Zwei Alumni-Initiativen sind richtungsweisend
Im Rahmen der Karlsruher Fortbildung sind zwei richtungsweisende Alumni-Initiativen entstanden: Der Arbeitskreis zahnärztliche Therapie (AZT), eine Vereinigung ehemaliger Assistenz- und Oberärzte der Akademie, die sich 1993 als gemeinnütziger Verein konstituiert hat. Und die 2007 gegründete Masternetwork Integrated Dentistry e.V., eine Vereinigung der Absolventen des Masterstudiengangs „Integrated Dentistry“. Die Initiativen unterstützen sich gegenseitig und engagieren sich in Projekten der Versorgung-und Praxisforschung. So heißt es in der Vereinssatzung des Masternetwork:
„Vereinszweck ist die Unterstützung und die Weiterentwicklung des Studienganges, seine gesellschaftliche und wissenschaftliche Implementierung und die Förderung und Verbreitung der in dem Studiengang gewonnenen Erkenntnisse. Überdies soll die zahnärztliche Profession, im Besonderen in der freiberuflich niedergelassenen Praxis, weiterentwickelt werden, evidenzbasierte wissenschaftliche Erkenntnisse einzuführen und eine Steigerung praxisrelevanter Qualität zu ermöglichen.“
Das ist ein Anspruch, der weit über das Pflegen von Kontakten hinausgeht. Beide Alumni-Vereinigungen können mit einer ganzen Reihe von Arbeitsergebnissen aufwarten. Beim AZT ist es eine stattliche Anzahl wissenschaftlicher Publikationen, beim Masternetwork sind es Präsentationen auf der jährlich stattfindenden Herbstkonferenz der Akademie, die dem zahnärztlichen Praxisteam eine Plattform bietet.

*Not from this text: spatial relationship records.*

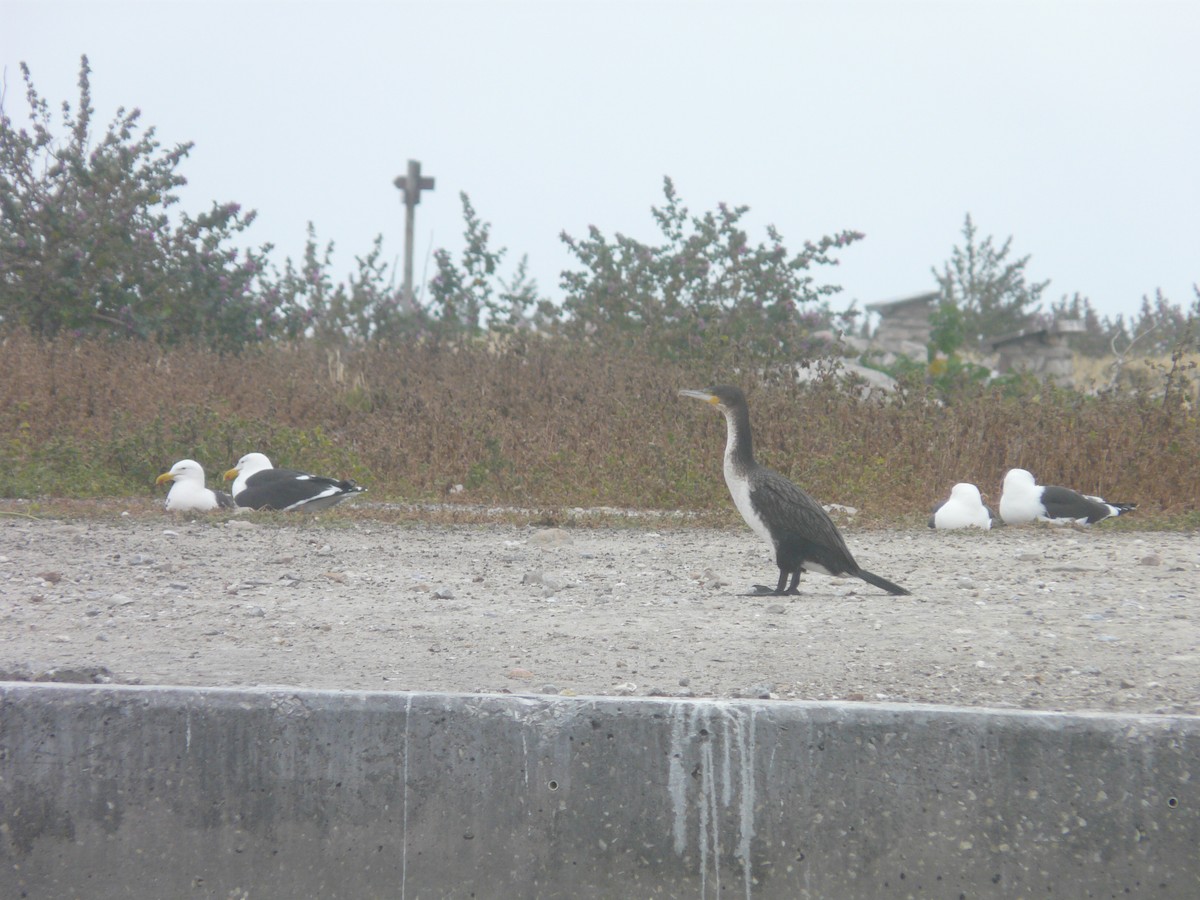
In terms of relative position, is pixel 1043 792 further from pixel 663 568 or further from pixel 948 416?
pixel 948 416

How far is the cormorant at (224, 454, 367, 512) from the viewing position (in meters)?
9.19

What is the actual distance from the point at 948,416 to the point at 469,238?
34.0 feet

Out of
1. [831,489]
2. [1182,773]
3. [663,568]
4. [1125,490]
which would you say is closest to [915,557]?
[663,568]

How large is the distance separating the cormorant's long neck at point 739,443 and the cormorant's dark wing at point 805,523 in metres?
0.39

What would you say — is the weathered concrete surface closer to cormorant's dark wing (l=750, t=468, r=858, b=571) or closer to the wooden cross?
cormorant's dark wing (l=750, t=468, r=858, b=571)

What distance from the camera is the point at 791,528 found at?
19.9 feet

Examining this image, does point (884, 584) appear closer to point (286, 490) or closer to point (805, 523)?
point (805, 523)

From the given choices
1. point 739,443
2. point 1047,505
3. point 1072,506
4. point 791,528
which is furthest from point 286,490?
point 1072,506

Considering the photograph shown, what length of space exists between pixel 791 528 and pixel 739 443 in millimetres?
826

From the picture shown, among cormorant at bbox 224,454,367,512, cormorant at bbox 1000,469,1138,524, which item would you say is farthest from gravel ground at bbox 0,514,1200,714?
cormorant at bbox 224,454,367,512

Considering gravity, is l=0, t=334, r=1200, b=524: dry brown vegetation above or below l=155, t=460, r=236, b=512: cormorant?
above

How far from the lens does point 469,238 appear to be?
66.0 ft

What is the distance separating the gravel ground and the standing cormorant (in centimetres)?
16

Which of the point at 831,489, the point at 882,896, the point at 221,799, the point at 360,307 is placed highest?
the point at 360,307
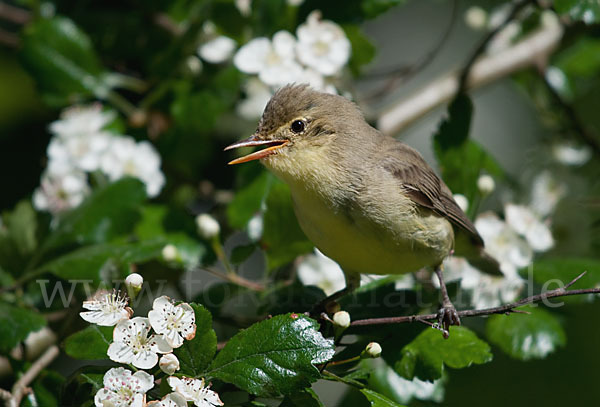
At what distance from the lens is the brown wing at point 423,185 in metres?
2.46

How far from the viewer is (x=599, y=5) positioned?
8.66 ft

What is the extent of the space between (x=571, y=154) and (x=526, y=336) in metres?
1.51

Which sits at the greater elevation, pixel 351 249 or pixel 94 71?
pixel 94 71

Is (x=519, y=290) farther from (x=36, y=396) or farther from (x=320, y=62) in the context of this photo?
(x=36, y=396)

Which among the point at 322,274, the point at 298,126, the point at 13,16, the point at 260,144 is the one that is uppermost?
the point at 13,16

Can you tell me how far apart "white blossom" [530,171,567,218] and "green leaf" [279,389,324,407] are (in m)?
1.92

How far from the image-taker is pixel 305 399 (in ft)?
5.72

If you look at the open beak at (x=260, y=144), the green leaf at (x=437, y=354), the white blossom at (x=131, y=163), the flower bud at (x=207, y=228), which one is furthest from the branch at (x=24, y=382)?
the green leaf at (x=437, y=354)

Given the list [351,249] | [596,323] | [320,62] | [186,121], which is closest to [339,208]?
[351,249]

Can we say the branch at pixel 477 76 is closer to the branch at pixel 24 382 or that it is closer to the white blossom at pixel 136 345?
the branch at pixel 24 382

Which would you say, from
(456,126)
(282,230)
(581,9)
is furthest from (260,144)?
(581,9)

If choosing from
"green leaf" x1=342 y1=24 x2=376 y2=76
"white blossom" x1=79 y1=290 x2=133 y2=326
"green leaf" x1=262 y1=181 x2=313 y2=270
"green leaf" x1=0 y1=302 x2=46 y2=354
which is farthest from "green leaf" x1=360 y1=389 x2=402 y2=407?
"green leaf" x1=342 y1=24 x2=376 y2=76

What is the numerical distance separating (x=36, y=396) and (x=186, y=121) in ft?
4.28

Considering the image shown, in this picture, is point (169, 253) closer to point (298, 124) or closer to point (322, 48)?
point (298, 124)
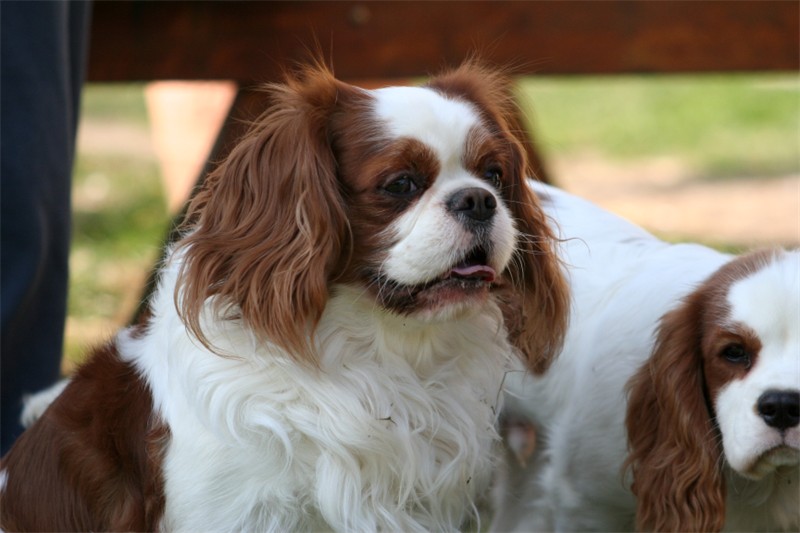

Dr. Med. Dent. Dr. Phil. Hans Ulrich Brauer, M.A.
Zahnarzt, Fachzahnarzt für Oralchirurgie
Akademie für Zahnärztliche Fortbildung Karlsruhe
Lorenzstr. 7, 76135 Karlsruhe
hansulrich_brauer@za-karlsruhe.de
Prof. Dr. Med. Dent. Winfried Walther
Direktor, Akademie für Zahnärztliche Fortbildung Karlsruhe
Lorenzstr. 7, 76135 Karlsruhe
winfried_walther@za-karlsruhe.de
Digitale Festschrift
Zu ihrem 100-jährigen Jubiläum hat die Akademie für Zahnärztliche Fortbildung Karlsruhe auf einer eigenen Internetseite eine digitale Festschrift erstellt:
Dabei widmet sich die Jubiläumsseite nicht nur der Geschichte des Instituts. Zeitzeugen kommen zu Wort, Entscheidungen, Erfolge und dramatische Ereignisse werden geschildert. Die fachliche Entwicklung der Zahnheilkunde wird ebenso beschrieben wie der Fortschritt des praxisorientierten Unterrichts. Auch die Bedeutung der Institution für Versorgung und Öffentlichkeit wird dargestellt. Alle Beiträge nehmen Bezug auf die historischen Originalquellen in Form vonTexten, Bildern und Videos. Bisher gibt es weit über 80 Beiträge. Ein Gästebuch mit Stimmen zum Jubiläum ist freigeschaltet.